Le major-général Sylvain Ménard, chef des chasseurs et des capacités du NORAD de l’armée de l’air, a indiqué qu’il devenait de plus en plus difficile pour les aviateurs de compenser les capteurs vieillissants des avions Aurora.

Et bien que les avions se soient bien comportés lors des tests, obtenant même de meilleurs résultats que le Poséidon, il a déclaré qu’il existe des limites évidentes dans le monde réel, en particulier à mesure que les menaces de la Chine et de la Russie augmentent.

«Lorsque nous patrouillons et traquons les menaces en mer, nous devons couvrir des zones extrêmement vastes, pour lesquelles le CP-140 devient rapidement inadapté», a-t-il expliqué. 

Bombardier laissé de côté

La décision d’opter pour un contrat unique a fermé la porte au constructeur québécois d’avions d’affaires Bombardier, qui avait fait pression en faveur d’un appel d’offres ouvert. 

Une procédure de passation de marché classique avec appel d’offres ouvert prendrait environ trois à quatre ans avant que les avions puissent être achetés, ont rappelé des responsables jeudi. 
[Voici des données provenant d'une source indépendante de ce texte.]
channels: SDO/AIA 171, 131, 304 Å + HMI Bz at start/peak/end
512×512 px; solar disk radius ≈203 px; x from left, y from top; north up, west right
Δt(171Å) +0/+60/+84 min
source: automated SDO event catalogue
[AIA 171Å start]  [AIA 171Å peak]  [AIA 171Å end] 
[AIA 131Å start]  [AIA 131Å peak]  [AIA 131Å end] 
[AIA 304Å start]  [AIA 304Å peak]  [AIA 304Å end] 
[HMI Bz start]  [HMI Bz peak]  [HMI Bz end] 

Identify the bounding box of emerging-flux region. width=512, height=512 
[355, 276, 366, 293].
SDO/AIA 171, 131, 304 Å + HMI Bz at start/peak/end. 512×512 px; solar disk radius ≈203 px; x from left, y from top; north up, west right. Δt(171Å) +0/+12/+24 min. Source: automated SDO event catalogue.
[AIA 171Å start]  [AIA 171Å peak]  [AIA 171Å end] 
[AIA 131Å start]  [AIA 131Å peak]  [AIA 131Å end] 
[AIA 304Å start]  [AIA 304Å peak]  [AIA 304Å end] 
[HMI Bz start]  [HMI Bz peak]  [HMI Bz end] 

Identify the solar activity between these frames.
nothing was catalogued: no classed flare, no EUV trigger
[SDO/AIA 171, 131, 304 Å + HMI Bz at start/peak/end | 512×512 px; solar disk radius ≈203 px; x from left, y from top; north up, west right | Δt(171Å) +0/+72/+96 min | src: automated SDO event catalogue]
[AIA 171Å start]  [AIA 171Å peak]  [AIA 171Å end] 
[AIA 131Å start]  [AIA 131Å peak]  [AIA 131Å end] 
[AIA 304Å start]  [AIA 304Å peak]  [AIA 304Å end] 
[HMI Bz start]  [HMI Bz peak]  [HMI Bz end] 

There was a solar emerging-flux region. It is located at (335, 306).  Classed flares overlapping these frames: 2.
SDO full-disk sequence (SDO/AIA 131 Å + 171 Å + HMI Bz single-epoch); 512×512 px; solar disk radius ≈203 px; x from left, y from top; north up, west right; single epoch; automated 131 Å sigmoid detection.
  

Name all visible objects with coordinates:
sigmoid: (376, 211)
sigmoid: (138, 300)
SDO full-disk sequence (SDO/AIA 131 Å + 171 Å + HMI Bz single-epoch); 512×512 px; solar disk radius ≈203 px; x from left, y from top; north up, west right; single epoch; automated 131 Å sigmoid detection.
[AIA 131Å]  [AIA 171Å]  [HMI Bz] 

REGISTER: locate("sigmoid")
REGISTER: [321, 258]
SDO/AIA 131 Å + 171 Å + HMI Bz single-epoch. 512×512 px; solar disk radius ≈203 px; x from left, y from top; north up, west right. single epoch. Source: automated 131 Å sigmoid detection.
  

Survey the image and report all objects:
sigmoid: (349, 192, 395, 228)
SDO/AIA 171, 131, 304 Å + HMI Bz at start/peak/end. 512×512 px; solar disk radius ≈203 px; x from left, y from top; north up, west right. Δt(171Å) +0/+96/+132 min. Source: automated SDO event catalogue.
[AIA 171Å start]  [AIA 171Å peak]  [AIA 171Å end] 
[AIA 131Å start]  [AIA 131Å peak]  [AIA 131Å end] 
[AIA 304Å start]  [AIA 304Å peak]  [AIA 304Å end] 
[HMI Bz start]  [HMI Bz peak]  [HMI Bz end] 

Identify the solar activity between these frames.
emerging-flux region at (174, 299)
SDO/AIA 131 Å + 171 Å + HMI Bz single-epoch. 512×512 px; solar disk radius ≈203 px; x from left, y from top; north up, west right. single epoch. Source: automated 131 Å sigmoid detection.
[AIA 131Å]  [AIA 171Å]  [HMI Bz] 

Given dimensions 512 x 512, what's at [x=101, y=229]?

Le président et chef de la direction de Bombardier, Éric Martel, a fait valoir que son avion, qui est actuellement un prototype et qui devrait sortir des chaînes de montage au début des années 2030, offrirait une alternative moins chère et de plus haute technologie, fabriquée au Canada. 

Dans un communiqué publié après l’annonce du gouvernement, Bombardier a fait part de sa déception, arguant que sa solution aurait pu devenir «un modèle alors que de nombreux pays alliés à travers le monde considèrent notre offre comme l’avenir des avions multimissions».

L’entreprise s’est dite déçue qu’Ottawa ait attribué un «contrat générationnel sans concours ouvert et équitable».

Le ministre Blair s’est exprimé sans détour sur le projet de Bombardier. «Il n’y a aucun avion actuellement», a-t-il déclaré aux journalistes.

«Il existe un degré élevé d’incertitude quant au coût, au calendrier de livraison et à l’efficacité opérationnelle finale.»

Le ministre de l’Innovation, des Sciences et de l’Industrie, François-Philippe Champagne, qui représente une circonscription en Mauricie, a qualifié l’effort de l’entreprise d’«objectif louable». Mais il s’est joint à ses collègues ministres pour présenter le P-8A comme la seule option actuellement sur la table.

Il a fait remarquer que Boeing s’était engagé à établir un «centre d’innovation» à Montréal, qui est déjà un pôle de l’aérospatiale et le siège de Bombardier.

«Mais laissez-moi être très clair, nous allons soutenir Bombardier avec tout ce que nous avons. Nous croyons en eux», a déclaré M. Champagne.

Le ministre Blair a également reconnu que la décision d’opter pour un marché exclusif était une reconnaissance de la nécessité pour le gouvernement fédéral d’agir plus rapidement en matière d’approvisionnement militaire. 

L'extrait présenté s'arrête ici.